In contrast, the new unveiled Neural Machine Translation (NMT) system works on the the entire input sentence as a single unit for translation, as mentioned, passes it through a recurrent neural network.Thus giving it better context to figure out the best possible translation.
In Picture below, it is possible to see some cases were new system has better results then the phrase-based system.
Comparison between the types of translation. Source: Google
Google Neural Machine Translation (GNMT)
Most of the fast becoming popular neural machine-translation systems though only work on a single pair of languages. Google has been working on improving neural machine translation over the past few years to make it work on multiple pairs-and making it capable enough to translate between language pairs not directly trained to translate.
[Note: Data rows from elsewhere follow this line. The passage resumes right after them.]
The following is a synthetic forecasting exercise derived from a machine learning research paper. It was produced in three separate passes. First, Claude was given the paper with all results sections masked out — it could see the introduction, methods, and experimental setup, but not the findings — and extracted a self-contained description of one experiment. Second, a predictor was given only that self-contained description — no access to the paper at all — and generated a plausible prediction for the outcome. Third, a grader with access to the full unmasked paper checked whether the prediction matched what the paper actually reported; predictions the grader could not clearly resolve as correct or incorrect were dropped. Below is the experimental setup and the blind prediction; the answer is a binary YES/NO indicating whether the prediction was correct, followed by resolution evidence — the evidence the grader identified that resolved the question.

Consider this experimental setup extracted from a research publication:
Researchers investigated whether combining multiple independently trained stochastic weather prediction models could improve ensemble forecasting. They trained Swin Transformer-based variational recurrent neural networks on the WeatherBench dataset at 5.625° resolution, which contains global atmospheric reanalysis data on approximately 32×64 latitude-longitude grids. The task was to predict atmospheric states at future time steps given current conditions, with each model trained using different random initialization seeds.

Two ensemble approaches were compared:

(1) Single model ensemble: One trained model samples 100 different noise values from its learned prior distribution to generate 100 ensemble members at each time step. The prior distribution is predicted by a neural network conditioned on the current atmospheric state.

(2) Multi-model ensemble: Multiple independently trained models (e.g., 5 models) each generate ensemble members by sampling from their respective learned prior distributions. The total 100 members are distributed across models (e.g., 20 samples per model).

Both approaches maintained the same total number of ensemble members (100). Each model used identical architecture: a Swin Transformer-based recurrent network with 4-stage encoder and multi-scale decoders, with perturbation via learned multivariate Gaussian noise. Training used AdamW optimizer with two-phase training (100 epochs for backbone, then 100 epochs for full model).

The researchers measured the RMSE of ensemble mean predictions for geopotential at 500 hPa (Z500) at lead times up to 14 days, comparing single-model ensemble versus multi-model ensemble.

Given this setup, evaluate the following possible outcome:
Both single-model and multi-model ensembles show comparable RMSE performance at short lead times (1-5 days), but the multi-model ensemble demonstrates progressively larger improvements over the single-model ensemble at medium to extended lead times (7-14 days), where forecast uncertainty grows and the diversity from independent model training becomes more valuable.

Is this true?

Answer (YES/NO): NO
For example, if the system needs do translate from Portuguese into German, but is only trained to translate from Portuguese into English and from English into German, it can translate from Portuguese into German without the need for translating into English, as it builds the structure of meaning in this new language.
Taking human-generated side-by-side comparison as a metric bar, for English-to-French and English-to-German benchmarks, GNMT system translations errors are reduced by an average of 60%. The results are significantly improved compared to the previous phrase-based translation systems.
The visual illustration below shows the progression of Google-NMT as it translates a text from Chinese to English. Initially, the “Encoder” encodes the Chinese words as a list of vectors. Once the entire sentence is read, the decoder starts forming the English sentence.
This new system is already implemented in google translator in eight languages pairs: to and from English and French, German, Spanish, Portuguese, Chinese, Japanese, Korean and Turkish. According to google, this represent the native language of nearly one-third of world’s population and 35% of all google translator queries.
Google is also offering an API for programmers who want to use this google technology. This will help google technology to spread to other system and will make easy for programmer to access this state of art technology.
Google Translate currently translates over 140 billion words every day in 103 languages.
So human-like AI systems are just around the corner?
With human-like AI systems like GNMT, it is already being speculated that human translators will soon be put of job but that’s not the truth.
Neural translation technology will do a great job for simple translations, but unlike human translator it can still make significant errors, like dropping words, not recognizing rare or special words, mistranslating names and translating sentences away from the context of the original gist of the paragraph or sentences.
To match human capability, computers will have to be taught some basic world information as well as understanding of certain areas of translation.
There is still a plenty of work to be done for better user-friendly experience. However, GNMT is still no less than a significant milestone.